Still, when they’re not being human filth, they are devouring the apparently endless sludge of platitude, cliché and middle-class smugness dished up by Rowling, which is better than them licking razor-blades and throwing hand-grenades at poor people. Enter the ‘at least they’re reading” school of thought, clung to by parents who have clearly long since surrendered their parenting duties to teachers and television.

It is a philosophy that has spawned a curious piece of logic: if you get children reading schlock, they’ll grow into adults who will explore the classics. This is rather like hoping that if you get your child addicted to crack, he’ll quickly develop a fine nose for wines and a taste for haute cuisine.

In reality, though, the crack addicts stay crack addicts and the pushers — such as Rowling, Dean Koontz and John Grisham — invest in new fur for the dashboards of their Mustangs and continue to bounce through the literary hood on their hydraulic suspension, tucking C-notes into the G-strings of their honeys as they play La Cucaracha on their horns.

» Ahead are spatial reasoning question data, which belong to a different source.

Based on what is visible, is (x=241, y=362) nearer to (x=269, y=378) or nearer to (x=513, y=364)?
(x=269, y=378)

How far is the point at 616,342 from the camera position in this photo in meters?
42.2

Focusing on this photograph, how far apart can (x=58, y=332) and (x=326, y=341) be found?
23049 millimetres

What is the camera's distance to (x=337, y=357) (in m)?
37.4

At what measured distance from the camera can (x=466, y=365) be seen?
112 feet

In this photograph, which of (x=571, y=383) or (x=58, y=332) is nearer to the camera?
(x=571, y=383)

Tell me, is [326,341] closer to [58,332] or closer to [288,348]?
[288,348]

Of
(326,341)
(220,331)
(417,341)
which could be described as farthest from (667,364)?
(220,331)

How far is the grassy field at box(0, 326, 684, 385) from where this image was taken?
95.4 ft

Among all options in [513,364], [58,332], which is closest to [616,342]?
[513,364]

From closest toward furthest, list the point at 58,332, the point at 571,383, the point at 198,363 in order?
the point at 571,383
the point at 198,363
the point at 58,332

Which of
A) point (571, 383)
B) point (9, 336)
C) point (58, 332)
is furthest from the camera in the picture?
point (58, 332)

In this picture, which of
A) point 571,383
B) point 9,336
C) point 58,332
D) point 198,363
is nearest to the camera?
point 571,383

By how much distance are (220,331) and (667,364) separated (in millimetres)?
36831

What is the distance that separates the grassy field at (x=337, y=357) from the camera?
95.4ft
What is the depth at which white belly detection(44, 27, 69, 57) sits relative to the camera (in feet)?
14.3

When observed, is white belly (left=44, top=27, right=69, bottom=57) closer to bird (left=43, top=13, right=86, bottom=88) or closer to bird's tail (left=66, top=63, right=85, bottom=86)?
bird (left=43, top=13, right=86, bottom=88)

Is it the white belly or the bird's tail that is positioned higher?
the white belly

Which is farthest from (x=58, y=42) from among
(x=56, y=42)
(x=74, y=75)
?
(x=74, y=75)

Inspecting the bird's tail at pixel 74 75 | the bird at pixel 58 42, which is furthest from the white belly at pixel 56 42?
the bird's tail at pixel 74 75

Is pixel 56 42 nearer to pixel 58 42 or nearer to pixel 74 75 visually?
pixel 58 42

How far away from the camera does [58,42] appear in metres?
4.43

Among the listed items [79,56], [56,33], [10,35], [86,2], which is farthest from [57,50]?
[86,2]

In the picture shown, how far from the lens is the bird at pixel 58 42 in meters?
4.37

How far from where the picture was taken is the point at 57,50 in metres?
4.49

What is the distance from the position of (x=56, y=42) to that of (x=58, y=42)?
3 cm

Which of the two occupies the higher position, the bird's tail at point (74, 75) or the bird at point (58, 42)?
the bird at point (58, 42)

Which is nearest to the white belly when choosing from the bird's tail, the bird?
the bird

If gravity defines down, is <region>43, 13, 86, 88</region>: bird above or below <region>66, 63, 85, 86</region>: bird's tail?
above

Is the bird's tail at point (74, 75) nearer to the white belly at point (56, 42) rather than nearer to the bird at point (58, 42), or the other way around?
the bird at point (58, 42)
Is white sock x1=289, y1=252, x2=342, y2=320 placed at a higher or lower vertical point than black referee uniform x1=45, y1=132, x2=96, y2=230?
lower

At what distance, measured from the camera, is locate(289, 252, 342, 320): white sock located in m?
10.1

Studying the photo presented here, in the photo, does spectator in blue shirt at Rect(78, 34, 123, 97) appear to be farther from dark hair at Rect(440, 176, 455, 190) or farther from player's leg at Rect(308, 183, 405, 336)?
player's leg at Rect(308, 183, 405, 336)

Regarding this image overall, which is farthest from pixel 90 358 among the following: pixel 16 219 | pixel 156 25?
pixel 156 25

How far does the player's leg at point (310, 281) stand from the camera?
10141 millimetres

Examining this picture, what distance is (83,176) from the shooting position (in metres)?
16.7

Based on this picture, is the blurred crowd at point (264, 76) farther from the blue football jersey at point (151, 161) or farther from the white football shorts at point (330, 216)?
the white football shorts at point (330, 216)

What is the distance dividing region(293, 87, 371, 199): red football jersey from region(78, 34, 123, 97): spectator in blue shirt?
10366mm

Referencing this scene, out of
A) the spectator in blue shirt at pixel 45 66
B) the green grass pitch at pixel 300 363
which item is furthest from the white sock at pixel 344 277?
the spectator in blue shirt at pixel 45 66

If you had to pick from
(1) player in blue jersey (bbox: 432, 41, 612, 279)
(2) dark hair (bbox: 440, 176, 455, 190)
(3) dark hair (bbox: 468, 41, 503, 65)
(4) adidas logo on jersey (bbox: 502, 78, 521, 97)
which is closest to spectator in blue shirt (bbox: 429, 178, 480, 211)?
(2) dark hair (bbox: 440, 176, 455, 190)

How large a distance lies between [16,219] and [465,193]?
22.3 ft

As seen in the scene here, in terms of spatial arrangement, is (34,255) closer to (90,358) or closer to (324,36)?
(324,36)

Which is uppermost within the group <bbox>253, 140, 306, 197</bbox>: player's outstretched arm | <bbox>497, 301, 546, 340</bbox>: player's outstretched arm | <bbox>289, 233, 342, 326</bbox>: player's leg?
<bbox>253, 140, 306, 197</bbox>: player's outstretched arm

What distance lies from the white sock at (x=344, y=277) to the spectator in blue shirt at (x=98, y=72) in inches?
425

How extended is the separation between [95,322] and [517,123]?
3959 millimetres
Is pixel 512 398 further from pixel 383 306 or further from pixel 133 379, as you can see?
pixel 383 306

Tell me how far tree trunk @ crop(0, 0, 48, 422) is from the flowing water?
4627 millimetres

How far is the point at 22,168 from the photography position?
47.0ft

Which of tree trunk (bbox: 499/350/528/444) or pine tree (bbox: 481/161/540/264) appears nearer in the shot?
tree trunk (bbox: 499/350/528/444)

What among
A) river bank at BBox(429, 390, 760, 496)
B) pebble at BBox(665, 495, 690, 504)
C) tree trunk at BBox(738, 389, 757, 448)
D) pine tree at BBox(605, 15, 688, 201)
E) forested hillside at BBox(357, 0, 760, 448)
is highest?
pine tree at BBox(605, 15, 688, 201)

Rowling’s fantasy world is dull as dishwater (which, incidentally, is the kind of phrase she’d employ without the faintest blush), but perhaps the critic should ask what alternatives she had.

After all, what fantastical inspirations are available to the middle-class typist looking to make a buck? And frankly, rather she exhumed the festering carcass of some idyllic British never-never land of the 1950s, all scabby with Enid Blyton, than she drew on current events. Who knows what our children might have been reading?

Harry Potter and the Prisoner of Afghanistan? The 101st Airborne Division arriving to liberate Hogwarts, introducing new boy Gunnery Sergeant Butch who thrills and fascinates with his ability to choke people unconscious with the heel of his boot? How about Harry Potter and the Half-Pint Prince, in which the wizard and his pals are sent to save the diminutive Prince Albert of Monaco after it emerges that he has been possessed by a spiteful fairy and will surely go bald unless he persuades the kingdom that he is heterosexual?

On second thought, let her write what she likes.